• TO BE DONE
Can you render the records below as a numbered list, skipping blank lines and leaving the pictures out?

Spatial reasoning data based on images
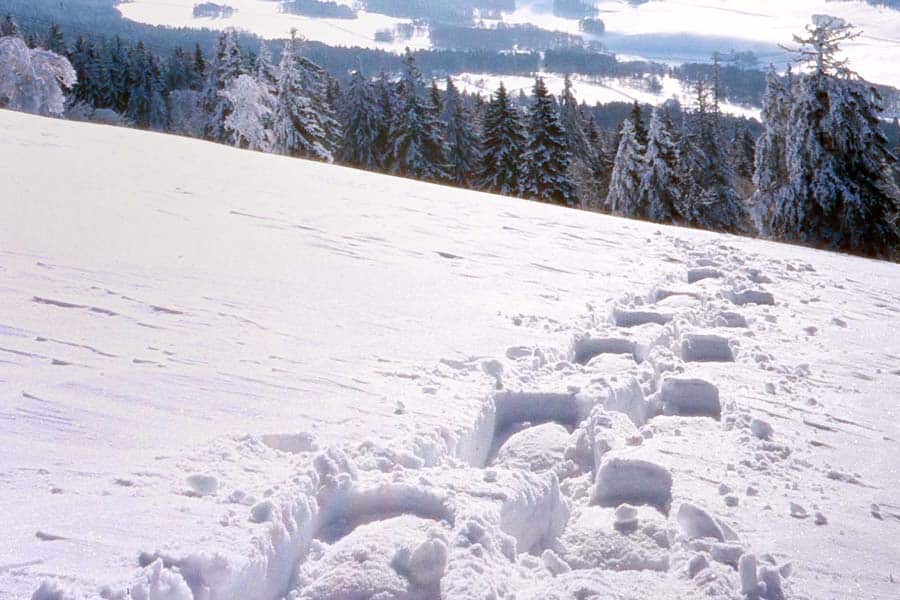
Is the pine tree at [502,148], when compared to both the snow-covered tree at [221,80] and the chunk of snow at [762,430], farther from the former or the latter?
the chunk of snow at [762,430]

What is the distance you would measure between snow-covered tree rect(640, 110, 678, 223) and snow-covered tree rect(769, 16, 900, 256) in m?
9.93

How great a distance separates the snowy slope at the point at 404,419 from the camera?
228cm

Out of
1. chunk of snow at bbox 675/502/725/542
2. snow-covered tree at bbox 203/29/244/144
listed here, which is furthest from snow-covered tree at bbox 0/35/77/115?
chunk of snow at bbox 675/502/725/542

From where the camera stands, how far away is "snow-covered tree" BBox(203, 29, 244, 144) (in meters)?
33.1

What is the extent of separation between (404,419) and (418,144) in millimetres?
29399

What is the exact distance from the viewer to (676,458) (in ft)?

• PROBLEM SOLUTION
1. Is the pine tree at [502,148], when compared to both the snow-covered tree at [221,80] and the chunk of snow at [762,430], farther from the former or the latter?
2. the chunk of snow at [762,430]
3. What is the distance you would measure between snow-covered tree rect(640, 110, 678, 223) and snow-covered tree rect(769, 16, 900, 256) in m?
4. 9.93
5. How great a distance separates the snowy slope at the point at 404,419 from the camera?
6. 228cm
7. Out of
8. 1. chunk of snow at bbox 675/502/725/542
9. 2. snow-covered tree at bbox 203/29/244/144
10. listed here, which is furthest from snow-covered tree at bbox 0/35/77/115?
11. chunk of snow at bbox 675/502/725/542
12. From where the camera stands, how far away is "snow-covered tree" BBox(203, 29, 244, 144) (in meters)?
13. 33.1
14. What is the extent of separation between (404,419) and (418,144) in millimetres?
15. 29399
16. What is the exact distance from the viewer to (676,458) (in ft)?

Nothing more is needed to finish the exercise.